Strona:Karol Brzozowski – Poezye 1899.djvu/43

Z Wikiźródeł, wolnej biblioteki
Ta strona została przepisana.
37
POEZYE.

W téj łódce szewc był. Wypadło mu wiosło;
Nie chciał swym oczom z początku uwierzyć.
— „Żony méj trzewik! znam własne rzemiosło.”
A potém począł straszną przepaść mierzyć;
„Harem Kalifa!
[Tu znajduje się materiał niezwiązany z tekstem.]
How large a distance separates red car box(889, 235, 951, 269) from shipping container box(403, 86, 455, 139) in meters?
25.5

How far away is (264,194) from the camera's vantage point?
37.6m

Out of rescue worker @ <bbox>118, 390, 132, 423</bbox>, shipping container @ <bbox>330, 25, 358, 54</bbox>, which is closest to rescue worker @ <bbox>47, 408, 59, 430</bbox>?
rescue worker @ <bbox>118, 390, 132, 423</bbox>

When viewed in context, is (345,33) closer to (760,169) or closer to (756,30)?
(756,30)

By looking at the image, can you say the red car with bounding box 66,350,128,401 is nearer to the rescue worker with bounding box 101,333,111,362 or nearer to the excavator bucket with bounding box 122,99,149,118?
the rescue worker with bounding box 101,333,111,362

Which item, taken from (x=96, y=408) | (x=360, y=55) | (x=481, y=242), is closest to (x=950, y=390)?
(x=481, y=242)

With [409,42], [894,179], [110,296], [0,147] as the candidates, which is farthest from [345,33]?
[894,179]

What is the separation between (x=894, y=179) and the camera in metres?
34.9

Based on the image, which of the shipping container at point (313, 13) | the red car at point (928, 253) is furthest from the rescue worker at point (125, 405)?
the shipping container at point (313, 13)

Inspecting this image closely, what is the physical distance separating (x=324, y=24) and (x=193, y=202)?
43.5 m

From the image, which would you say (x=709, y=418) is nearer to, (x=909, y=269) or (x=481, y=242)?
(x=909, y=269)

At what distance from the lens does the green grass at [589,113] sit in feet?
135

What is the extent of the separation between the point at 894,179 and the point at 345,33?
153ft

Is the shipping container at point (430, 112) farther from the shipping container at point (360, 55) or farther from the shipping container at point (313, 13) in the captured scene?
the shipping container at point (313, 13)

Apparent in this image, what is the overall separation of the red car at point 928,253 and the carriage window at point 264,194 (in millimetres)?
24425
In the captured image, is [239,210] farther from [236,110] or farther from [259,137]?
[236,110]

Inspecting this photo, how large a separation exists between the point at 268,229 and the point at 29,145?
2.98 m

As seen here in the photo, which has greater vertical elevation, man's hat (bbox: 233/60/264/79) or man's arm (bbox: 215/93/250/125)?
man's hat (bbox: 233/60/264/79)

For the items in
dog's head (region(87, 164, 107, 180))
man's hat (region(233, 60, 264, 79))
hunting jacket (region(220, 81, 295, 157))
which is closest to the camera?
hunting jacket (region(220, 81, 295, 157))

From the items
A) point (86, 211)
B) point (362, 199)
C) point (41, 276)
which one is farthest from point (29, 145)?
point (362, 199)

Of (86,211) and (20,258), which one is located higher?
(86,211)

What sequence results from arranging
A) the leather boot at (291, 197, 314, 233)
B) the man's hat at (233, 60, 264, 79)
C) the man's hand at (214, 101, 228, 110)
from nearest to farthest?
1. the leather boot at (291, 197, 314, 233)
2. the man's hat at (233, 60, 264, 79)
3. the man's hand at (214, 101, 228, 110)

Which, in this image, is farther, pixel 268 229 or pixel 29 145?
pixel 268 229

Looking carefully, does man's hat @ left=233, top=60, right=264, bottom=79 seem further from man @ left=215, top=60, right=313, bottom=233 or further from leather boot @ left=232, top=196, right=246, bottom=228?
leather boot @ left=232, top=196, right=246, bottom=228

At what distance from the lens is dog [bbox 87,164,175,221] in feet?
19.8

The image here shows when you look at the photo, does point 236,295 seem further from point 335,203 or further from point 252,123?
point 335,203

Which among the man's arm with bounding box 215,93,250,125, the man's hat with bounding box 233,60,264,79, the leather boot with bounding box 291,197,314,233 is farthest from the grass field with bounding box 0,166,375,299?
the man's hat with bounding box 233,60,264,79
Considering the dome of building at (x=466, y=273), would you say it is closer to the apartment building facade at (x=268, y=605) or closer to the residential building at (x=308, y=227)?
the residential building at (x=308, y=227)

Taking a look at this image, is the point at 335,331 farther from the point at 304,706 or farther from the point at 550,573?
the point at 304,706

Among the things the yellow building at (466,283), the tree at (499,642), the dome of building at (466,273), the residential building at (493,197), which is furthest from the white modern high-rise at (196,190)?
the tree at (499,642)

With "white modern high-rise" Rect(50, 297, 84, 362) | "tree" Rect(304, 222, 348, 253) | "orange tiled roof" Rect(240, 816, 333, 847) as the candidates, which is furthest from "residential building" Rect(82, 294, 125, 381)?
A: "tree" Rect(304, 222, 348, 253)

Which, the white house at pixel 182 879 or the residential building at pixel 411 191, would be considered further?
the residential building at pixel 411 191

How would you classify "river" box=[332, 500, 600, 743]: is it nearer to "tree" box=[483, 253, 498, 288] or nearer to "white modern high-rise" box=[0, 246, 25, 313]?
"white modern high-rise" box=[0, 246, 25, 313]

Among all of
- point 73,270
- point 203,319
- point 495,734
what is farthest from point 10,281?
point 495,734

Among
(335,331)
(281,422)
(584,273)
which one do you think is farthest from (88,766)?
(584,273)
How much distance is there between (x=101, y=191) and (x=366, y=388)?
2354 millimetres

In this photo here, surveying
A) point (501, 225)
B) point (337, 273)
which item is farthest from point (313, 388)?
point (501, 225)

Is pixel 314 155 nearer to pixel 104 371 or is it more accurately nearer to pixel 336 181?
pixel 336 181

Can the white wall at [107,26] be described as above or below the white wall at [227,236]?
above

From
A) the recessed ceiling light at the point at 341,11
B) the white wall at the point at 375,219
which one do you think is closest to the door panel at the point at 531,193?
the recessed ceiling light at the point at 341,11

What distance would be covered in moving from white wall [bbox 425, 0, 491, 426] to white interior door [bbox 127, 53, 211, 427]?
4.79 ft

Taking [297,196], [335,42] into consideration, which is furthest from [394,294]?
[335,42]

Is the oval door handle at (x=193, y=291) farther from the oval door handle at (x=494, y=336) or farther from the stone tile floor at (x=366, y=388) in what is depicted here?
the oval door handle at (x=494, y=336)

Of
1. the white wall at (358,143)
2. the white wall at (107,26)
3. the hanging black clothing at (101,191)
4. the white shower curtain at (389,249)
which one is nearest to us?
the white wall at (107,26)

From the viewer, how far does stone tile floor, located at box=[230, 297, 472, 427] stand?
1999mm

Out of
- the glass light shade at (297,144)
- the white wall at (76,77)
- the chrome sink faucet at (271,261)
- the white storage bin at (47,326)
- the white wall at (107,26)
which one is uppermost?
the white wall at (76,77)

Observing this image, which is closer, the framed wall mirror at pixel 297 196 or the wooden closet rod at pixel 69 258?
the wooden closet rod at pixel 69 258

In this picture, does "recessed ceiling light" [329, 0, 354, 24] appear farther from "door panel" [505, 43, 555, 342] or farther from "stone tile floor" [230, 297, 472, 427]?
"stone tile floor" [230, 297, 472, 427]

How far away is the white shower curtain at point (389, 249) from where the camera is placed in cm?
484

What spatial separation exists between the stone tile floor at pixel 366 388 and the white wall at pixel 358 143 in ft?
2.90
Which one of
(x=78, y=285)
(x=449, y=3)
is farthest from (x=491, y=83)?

Na brodę proroka!
Pójdę — choć Tygru toń zimna, głęboka.”

Wszedł na Kalifa wielkie posłuchanie,
Gdzie sąd na winy, wszystkim sprawiedliwość, —
I rzekł odważnie: „Pokrzywdzonych panie!
Straszna na brodę mą spadła zelżywość.
A czy przystało wiernych Kalifowi
Zagrabiać żonę biednemu szewcowi?”

Na to zuchwalstwo zbladły wszystkie twarze,
I drżący gniewem Wezyr się zapłonił;
Już ku szewcowi zbliżyły się straże
I kat miecz jasny z pod szaty odsłonił,
Gdy Kalif rzecze: „mnie posądzasz? czemu?”
— „Trzewik méj żony mam z twego haremu!”

„Słuchajcie wszyscy! na słoneczną jasność
Klnę się ja, Kalif, że wam mówię szczerze.
Na skarżącego nie czyhałem własność.
Niechaj mój harem tu się zaraz zbierze,
A wyjdzie cały! biada wam strażnicy,
Jeśli choć jédnej braknie odalicy!”

Wielkie szeroko otwarto podwoje —
I ot stanęły w komnacie sądowej.
Niewiast haremu różnobarwne roje,
Kryte zasłoną od stopy do głowy.
Kalif spokojnie uśmiechnięty rzecze:
„Do mego tronu zbliż się, tu człowiecze!

„Wszystkie się tutaj przesuną pochodem,
Poznaj twą żonę. Lecz nie dosyć na tem,
Że ty ją poznasz — bo to nie dowodem,
Że ty, biedaku, nie jesteś waryatem.
Trzeba, by jeszcze twa żona poznana
Własném cię słowem stwierdziła za pana!”